The authors assume SafeCare is a “supportive,” “empowering,” and beneficial intervention and suggest that increasing the “racial-ethnic matching of therapists and clients” could mitigate Black parents’ heightened depressive profiles. They also recommend adding more interventions (i.e., mental health services) to treat the depression (of Black parents in particular), with the goal of improving child welfare service involvement. Regrettably, these recommendations do not consider non-White communities’ histories of mistreatment and exploitation by these structures (e.g., health care and child welfare) and the risk for trauma related to additional involvement. Material interventions addressing the upstream causes of parental neglect (e.g., housing, cash assistance) may be more definitive interventions, eliminating the need for child welfare services and depression treatment altogether. Such interventions might be especially pertinent to parents with the highest baseline depressive symptoms “struggling to maintain service participation—even compulsory services” and the “40% of parents [who] did not remain in home visitation services beyond a few weeks.” We suggest that the potential harm caused by child welfare involvement is unexamined, and the risk for imposing additional forms of structural violence (through mental health care) remains without interrogation.

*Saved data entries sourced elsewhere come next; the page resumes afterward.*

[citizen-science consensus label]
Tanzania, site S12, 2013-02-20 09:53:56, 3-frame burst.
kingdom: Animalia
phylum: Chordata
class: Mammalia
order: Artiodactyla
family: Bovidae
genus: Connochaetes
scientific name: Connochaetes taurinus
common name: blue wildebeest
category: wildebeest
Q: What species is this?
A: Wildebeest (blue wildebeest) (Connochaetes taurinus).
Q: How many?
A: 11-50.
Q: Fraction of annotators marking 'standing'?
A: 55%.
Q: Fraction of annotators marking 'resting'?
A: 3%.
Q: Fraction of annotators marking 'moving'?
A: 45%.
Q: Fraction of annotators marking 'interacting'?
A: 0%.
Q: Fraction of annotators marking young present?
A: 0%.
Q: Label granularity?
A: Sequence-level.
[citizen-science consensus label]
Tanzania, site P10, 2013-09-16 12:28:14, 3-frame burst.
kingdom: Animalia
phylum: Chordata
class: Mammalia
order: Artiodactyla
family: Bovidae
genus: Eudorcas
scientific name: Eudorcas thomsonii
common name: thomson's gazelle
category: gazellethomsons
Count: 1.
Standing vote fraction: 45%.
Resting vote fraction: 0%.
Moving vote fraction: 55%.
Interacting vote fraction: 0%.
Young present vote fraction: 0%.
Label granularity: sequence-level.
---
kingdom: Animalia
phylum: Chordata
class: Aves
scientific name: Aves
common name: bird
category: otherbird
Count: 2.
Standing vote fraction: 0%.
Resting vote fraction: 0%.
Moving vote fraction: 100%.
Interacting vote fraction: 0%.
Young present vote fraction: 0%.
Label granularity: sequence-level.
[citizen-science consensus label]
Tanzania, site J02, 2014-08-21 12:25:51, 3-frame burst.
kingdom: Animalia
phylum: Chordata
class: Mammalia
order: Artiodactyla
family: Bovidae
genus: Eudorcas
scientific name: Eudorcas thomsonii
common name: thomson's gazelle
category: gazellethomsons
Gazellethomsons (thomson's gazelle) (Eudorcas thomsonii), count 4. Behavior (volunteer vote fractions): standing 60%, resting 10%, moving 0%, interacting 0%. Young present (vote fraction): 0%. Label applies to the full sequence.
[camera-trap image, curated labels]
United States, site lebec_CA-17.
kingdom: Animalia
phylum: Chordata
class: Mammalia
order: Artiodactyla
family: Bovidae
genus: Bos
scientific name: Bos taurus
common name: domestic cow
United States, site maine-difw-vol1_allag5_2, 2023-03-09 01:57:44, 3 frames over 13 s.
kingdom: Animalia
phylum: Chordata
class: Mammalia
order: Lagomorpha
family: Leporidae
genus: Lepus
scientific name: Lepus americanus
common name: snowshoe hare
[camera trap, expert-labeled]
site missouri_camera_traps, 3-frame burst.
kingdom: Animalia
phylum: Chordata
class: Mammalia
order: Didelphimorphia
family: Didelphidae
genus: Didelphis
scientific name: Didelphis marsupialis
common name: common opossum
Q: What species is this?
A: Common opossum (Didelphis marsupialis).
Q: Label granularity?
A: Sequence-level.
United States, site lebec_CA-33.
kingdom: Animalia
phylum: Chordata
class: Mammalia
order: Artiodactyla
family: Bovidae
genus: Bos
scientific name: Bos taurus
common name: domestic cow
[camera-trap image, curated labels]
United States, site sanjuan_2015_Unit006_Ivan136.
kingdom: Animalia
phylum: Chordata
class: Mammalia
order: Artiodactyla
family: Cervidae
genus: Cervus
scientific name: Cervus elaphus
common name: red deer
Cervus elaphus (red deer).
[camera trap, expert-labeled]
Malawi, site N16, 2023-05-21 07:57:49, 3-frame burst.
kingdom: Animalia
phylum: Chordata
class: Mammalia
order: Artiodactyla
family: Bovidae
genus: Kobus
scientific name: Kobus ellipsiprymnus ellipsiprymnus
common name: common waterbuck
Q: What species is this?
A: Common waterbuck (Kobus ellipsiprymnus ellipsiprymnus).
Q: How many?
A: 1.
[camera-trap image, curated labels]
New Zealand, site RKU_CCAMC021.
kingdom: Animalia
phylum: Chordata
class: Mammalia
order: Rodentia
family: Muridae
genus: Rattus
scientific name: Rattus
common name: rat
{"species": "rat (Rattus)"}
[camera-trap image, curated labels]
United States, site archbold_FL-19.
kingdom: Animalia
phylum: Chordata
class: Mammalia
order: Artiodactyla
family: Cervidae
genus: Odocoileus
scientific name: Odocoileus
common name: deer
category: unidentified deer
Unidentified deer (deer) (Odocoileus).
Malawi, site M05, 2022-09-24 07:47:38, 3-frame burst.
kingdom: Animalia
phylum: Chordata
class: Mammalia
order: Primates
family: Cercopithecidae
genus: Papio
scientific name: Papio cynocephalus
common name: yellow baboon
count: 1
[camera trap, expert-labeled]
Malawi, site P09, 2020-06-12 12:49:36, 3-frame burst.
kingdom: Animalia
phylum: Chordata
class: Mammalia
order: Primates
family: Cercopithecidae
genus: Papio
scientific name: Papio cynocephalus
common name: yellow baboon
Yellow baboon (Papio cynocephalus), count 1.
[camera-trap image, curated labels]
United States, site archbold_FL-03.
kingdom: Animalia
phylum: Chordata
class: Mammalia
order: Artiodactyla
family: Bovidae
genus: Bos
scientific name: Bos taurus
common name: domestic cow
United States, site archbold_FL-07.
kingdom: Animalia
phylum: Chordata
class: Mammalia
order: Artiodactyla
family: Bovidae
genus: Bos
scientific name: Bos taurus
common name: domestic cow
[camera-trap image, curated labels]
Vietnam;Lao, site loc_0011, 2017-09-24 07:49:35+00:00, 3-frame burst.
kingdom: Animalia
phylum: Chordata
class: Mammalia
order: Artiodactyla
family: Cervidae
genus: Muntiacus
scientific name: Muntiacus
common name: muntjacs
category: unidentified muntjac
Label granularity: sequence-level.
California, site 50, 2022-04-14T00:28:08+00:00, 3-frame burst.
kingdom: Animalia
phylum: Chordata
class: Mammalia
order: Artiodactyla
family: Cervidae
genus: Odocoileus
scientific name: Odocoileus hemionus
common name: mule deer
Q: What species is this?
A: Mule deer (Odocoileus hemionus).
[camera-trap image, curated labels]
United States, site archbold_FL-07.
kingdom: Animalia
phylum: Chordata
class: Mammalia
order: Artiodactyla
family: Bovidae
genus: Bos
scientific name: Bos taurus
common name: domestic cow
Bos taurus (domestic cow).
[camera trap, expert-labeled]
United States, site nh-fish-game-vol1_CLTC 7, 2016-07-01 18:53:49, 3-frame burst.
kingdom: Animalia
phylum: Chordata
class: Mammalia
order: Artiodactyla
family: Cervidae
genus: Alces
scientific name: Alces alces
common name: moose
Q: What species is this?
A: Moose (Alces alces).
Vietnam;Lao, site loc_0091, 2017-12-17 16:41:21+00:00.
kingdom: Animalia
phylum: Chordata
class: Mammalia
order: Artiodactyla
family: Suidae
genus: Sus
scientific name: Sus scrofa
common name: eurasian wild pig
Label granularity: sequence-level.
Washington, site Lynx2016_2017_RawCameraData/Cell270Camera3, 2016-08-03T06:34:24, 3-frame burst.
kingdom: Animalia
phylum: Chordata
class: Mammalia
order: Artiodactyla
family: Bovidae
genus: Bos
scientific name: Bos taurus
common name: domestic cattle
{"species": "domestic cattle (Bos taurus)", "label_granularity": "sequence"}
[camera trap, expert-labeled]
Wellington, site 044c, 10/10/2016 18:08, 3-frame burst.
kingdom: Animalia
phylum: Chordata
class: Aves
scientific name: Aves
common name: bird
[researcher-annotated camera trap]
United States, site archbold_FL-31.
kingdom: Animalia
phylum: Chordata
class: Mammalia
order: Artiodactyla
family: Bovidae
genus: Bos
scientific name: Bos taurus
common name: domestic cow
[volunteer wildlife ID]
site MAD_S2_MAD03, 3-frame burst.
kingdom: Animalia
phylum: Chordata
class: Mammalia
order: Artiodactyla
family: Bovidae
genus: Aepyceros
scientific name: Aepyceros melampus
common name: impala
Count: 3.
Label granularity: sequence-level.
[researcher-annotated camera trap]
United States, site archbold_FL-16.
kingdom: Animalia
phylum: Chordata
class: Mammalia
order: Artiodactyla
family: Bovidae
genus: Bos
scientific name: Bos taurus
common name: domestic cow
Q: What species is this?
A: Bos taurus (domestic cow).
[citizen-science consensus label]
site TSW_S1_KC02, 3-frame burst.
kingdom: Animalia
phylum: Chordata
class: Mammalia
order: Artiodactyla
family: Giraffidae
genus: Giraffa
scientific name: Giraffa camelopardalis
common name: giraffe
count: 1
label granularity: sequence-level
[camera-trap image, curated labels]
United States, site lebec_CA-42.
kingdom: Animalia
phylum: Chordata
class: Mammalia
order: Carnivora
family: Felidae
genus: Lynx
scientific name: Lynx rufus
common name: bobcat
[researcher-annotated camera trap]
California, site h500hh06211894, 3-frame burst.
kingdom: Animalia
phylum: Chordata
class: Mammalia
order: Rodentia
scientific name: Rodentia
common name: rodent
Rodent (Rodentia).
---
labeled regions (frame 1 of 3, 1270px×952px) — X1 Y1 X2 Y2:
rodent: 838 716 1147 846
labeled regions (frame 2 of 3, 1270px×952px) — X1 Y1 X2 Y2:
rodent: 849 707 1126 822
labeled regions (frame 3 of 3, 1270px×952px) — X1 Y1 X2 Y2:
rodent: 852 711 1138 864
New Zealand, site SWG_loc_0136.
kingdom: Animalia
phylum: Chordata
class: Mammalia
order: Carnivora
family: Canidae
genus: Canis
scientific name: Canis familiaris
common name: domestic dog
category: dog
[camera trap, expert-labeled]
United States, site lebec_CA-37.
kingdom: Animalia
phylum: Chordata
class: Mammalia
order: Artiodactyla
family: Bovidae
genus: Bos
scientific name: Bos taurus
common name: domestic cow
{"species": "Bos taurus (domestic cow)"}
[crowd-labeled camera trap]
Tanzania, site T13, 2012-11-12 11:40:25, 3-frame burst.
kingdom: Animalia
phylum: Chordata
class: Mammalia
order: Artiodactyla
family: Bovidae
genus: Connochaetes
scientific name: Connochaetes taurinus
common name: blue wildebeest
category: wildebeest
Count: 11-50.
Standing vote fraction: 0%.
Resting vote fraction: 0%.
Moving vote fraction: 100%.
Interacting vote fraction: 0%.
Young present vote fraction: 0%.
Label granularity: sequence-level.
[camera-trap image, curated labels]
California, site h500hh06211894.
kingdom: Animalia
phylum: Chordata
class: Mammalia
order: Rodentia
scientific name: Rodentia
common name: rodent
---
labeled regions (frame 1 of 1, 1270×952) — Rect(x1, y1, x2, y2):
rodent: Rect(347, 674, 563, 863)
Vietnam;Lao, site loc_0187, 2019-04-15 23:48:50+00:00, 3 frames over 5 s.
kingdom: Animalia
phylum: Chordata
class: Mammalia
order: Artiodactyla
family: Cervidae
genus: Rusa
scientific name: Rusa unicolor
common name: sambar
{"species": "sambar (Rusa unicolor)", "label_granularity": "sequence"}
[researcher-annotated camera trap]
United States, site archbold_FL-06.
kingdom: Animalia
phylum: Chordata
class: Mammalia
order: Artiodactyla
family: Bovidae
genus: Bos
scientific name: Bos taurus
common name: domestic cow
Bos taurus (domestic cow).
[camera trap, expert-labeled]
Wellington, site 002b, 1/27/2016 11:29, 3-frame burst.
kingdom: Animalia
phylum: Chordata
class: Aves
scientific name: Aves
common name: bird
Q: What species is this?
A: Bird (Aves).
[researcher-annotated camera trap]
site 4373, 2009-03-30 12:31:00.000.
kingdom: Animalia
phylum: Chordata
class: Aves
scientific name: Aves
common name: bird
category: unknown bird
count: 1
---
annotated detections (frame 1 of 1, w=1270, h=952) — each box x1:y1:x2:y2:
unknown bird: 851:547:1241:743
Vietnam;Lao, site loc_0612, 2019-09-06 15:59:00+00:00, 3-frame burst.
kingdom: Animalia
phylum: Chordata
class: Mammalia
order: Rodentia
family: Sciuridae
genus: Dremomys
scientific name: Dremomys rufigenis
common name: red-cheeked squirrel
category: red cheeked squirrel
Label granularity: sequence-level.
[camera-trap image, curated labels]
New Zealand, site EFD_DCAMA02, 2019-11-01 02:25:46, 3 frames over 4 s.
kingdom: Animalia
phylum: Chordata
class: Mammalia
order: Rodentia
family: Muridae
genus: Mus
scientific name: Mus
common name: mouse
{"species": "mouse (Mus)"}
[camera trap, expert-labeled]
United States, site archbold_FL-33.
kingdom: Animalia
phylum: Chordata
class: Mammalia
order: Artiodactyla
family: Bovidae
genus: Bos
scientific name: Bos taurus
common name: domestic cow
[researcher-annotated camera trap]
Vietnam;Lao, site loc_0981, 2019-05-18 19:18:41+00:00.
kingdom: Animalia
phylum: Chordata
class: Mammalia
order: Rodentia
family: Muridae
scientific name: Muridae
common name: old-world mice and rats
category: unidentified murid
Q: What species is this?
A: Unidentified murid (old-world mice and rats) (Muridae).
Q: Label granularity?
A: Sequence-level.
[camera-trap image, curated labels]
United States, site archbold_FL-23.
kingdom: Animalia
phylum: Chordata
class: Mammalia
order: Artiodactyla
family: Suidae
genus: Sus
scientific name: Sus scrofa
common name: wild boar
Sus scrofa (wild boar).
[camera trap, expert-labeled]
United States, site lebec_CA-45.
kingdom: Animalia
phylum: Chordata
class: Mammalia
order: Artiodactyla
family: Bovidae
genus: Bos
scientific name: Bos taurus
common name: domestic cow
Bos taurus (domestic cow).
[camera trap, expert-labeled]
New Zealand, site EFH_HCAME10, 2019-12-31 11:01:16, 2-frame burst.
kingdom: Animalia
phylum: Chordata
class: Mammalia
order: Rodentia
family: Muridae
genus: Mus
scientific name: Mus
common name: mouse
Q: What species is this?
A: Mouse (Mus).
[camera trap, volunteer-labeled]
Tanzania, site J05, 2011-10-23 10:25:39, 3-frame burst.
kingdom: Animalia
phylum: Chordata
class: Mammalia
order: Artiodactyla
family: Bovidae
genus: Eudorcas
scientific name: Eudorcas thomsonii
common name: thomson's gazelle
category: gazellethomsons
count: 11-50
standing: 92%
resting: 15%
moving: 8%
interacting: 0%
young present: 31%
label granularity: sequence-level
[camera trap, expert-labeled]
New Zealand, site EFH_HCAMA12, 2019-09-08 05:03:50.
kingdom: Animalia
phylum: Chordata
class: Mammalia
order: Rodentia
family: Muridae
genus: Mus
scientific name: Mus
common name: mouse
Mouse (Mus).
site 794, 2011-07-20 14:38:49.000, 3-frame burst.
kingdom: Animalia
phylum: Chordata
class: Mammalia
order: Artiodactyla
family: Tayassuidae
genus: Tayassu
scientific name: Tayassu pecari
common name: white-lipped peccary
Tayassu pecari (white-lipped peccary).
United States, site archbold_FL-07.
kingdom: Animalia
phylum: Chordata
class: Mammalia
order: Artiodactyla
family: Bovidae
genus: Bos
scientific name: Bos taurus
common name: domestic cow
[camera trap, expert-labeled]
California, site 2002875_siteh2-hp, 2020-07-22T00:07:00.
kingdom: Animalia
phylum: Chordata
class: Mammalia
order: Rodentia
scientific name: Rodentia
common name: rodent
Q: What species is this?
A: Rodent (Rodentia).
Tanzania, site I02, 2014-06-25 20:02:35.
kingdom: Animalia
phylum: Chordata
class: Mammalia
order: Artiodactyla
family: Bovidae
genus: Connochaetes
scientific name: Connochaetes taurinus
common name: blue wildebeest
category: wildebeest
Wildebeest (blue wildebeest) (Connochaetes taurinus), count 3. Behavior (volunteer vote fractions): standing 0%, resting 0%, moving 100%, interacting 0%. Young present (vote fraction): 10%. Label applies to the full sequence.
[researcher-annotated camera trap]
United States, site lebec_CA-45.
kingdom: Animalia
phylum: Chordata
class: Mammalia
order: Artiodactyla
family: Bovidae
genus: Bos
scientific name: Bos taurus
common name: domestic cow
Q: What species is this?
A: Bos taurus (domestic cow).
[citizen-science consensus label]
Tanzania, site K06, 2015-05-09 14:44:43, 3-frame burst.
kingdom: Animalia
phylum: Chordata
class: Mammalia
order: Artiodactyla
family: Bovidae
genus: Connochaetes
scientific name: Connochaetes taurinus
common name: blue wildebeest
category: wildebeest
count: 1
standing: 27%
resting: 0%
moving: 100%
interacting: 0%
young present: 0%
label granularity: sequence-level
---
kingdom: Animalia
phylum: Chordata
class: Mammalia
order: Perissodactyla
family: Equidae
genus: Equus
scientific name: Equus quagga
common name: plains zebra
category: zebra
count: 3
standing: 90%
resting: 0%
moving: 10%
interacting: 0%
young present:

We take issue, being inspired by recent scholarship advocating for more just research, clinical, and publishing practices. Boyd et al. recently published “On Racism: A New Standard for Publishing on Racial Health Inequities” (
Health Affairs Blog;
https://www.healthaffairs.org/do/10.1377/hblog20200630.939347/full). The authors recommend that researchers explicitly name racism’s role as a critical driver of health inequities and solicit patient or participant input to ensure that research reflects their experiences and serves their priorities. They ask journals to reject articles that fail to rigorously examine racism while ensuring that editorial staff are well versed in critical race theory (CRT). Dorothy Roberts’s scholarship further informs our contentions. She argues that the child welfare system, an integral part of the U.S. carceral regimen, is more accurately named the “family regulation system.” She recommends abolishing and supplanting it with measures that care for, rather than punish and harm, children and families by addressing the upstream causes of the neglect driving child welfare involvement.
CRT, increasingly cited in biomedical scholarship, emphasizes the presence of racism and White supremacy in all major American institutions. It encourages individuals to consider how intersecting axes of privilege and oppression (e.g., racism, sexism, heterosexism, classism) influence the harm one perpetuates or experiences. Reflecting on positionality through this framework compels researchers to interrogate how their racial and other privileged identities bias their research methodologies and interpretations. Both CRT and abolition emphasize decentering Whiteness and recentering the experiences of individuals most proximal to the oppression in order to imagine transformative solutions that dismantle racism and the carceral state. These frameworks lead us to reconfigure Fettes and colleagues’ findings by suggesting that it was the nature of the intervention causing the depressive symptoms, not the depressive symptoms interfering with the intervention.